Ausgewählter Textauszug:
····················

Beethoven in Kanzler­feld – Verein hilft jungen Musikern

Die Pianistin Nicole Rudi aus Wolfsburg und die Mezzosopranistin Nora Maria Eckhardt aus Braunschweig geben vor Eckhardts Elternhaus in Kanzlerfeld ein Konzert. Organisiert wurde es vom Verein Kinderklassik in der Reihe „Digitalflügel auf Reisen“. Foto: Katharina Lohse
Die Pianistin Nicole Rudi aus Wolfsburg und die Mezzosopranistin Nora Maria Eckhardt aus Braunschweig geben vor Eckhardts Elternhaus in Kanzlerfeld ein Konzert. Organisiert wurde es vom Verein Kinderklassik in der Reihe „Digitalflügel auf Reisen“. Foto: Katharina Lohse

Der Braun­schweiger Verein Kinder­klassik ermög­licht jungen Musikern aus der Region auch in Corona-Zeiten Auftritte – und damit Einnahmen.

Ja, etwas schwer durch­zu­kommen war es durchaus. Ein Junge wartete unent­schlossen auf der Breit­scheids­traße in Kanzler­feld, gestoppt von den Menschen, die es sich da mitten auf der Straße auf ihren Garten­stühlen bequem gemacht hatten. Aber ums Durch­kommen ging es am diesem vergan­genen Samstag­mittag auch gar nicht. Es ging ums Innehalten, ums Lauschen, ums Genießen. Die rund 40 Menschen waren gekommen, um die Wolfs­burger Pianistin Nicole Rudi am Digital­flügel und die Braun­schweiger Mezzo­so­pra­nistin Nora Maria Eckhardt zu hören, die an der Hochschule für Musik, Theater und Medien Hannover studieren.

Logo Braunschweiger ZeitungDieser Artikel ist zuerst erschienen am 18.09.2020 (Bezahl-Artikel)

Ein Konzert mit Beethoven, Mozart, Rachma­ninow und Chopin vor Hausnummer 16 unter einem Himmel fast ohne Wolken, begleitet von dem leisen Rauschen des Windes in den Baumkronen. Selbst der Junge, der es eilig hatte, wartete, bis das eine Lied verklungen war, um sich dann schnell durch die Menge zu schlän­geln. Gehört haben dürfte er die Lieder aber noch einige Zeit weiter auf seinem Weg. Die Klassik erfüllte Kanzler­felds Südwesten.

Corona ist Hindernis für den Nachwuchs

Und das alles, sie ahnen es vielleicht schon, hat mit Corona zu tun. Ilka Schibilak steckt hinter den Konzerten unter freiem Himmel. Der Verein Kinder­klassik, dem sie vorsitzt, hat es sich zur Aufgabe gemacht, bei Kindern und Jugend­li­chen das Interesse an klassi­scher Musik zu wecken und zu fördern und junge Nachwuchs­mu­siker unter anderem durch Auftritts­mög­lich­keiten in ihrer musika­li­schen und künst­le­ri­schen Entwick­lung zu unter­stützen.

····················

[Gespeicherte Einträge aus einer Sammlung]
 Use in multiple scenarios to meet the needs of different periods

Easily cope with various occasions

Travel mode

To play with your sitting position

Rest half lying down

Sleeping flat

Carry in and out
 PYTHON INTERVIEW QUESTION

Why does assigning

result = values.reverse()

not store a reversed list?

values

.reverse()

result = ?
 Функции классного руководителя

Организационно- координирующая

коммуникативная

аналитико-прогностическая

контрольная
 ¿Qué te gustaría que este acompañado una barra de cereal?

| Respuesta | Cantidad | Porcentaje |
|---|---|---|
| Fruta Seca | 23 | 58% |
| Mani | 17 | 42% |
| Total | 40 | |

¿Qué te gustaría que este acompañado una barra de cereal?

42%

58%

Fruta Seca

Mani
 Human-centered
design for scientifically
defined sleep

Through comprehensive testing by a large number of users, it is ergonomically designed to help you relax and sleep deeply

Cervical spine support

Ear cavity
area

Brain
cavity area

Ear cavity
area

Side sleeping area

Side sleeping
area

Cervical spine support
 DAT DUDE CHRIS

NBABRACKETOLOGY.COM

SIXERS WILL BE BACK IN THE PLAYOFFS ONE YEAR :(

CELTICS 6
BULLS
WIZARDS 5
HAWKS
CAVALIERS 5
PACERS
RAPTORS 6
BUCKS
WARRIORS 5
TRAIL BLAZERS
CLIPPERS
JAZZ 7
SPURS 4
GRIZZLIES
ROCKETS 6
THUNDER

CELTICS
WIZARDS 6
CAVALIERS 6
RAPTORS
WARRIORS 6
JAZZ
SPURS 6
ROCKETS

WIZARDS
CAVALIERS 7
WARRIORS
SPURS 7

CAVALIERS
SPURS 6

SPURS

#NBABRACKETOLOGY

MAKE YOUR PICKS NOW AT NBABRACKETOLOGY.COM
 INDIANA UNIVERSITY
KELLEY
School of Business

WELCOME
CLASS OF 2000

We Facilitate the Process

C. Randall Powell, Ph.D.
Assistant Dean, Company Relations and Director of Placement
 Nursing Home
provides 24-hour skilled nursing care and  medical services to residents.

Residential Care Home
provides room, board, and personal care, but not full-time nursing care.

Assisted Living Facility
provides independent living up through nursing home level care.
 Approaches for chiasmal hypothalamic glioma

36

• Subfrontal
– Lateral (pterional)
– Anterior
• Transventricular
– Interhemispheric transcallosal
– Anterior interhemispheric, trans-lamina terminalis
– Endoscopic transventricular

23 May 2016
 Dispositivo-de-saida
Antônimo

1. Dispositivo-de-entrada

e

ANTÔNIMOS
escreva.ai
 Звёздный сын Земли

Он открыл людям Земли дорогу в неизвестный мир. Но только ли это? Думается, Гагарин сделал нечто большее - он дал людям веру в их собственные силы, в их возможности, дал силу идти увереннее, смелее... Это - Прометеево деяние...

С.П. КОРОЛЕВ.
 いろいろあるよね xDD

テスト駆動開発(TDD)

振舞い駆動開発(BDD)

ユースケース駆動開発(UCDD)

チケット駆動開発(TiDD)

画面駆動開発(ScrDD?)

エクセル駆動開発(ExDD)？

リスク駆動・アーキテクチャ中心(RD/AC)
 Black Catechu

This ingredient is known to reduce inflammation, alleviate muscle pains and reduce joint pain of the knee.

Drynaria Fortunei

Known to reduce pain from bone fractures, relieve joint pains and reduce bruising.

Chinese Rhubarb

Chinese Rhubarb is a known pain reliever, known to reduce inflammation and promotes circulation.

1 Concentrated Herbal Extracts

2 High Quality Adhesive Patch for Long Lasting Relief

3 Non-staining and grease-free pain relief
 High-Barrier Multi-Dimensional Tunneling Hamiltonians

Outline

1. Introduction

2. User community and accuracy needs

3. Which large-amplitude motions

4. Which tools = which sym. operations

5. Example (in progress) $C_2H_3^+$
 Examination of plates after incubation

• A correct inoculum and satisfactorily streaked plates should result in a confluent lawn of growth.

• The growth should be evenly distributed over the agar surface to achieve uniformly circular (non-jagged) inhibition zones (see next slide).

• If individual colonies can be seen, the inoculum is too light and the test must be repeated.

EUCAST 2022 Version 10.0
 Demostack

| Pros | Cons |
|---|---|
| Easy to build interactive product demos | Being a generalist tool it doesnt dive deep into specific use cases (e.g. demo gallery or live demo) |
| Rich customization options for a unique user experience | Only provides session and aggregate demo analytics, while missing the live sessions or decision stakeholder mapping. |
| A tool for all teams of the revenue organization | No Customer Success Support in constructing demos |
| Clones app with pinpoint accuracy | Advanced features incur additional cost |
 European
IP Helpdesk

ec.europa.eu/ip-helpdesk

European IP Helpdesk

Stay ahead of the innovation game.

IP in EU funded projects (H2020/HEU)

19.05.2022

····················

Aufgabe: Schreiben Sie den Konzertbericht von „Der Braun­schweiger Verein“ bis einschließlich „am 18.09.2020 (Bezahl-Artikel)“ ab und benennen Sie dabei „Pianistin“ in „Klavierspielerin“ um.

Musterlösung:
Der Braun­schweiger Verein Kinder­klassik ermög­licht jungen Musikern aus der Region auch in Corona-Zeiten Auftritte – und damit Einnahmen.

Ja, etwas schwer durch­zu­kommen war es durchaus. Ein Junge wartete unent­schlossen auf der Breit­scheids­traße in Kanzler­feld, gestoppt von den Menschen, die es sich da mitten auf der Straße auf ihren Garten­stühlen bequem gemacht hatten. Aber ums Durch­kommen ging es am diesem vergan­genen Samstag­mittag auch gar nicht. Es ging ums Innehalten, ums Lauschen, ums Genießen. Die rund 40 Menschen waren gekommen, um die Wolfs­burger Klavierspielerin Nicole Rudi am Digital­flügel und die Braun­schweiger Mezzo­so­pra­nistin Nora Maria Eckhardt zu hören, die an der Hochschule für Musik, Theater und Medien Hannover studieren.

Logo Braunschweiger ZeitungDieser Artikel ist zuerst erschienen am 18.09.2020 (Bezahl-Artikel)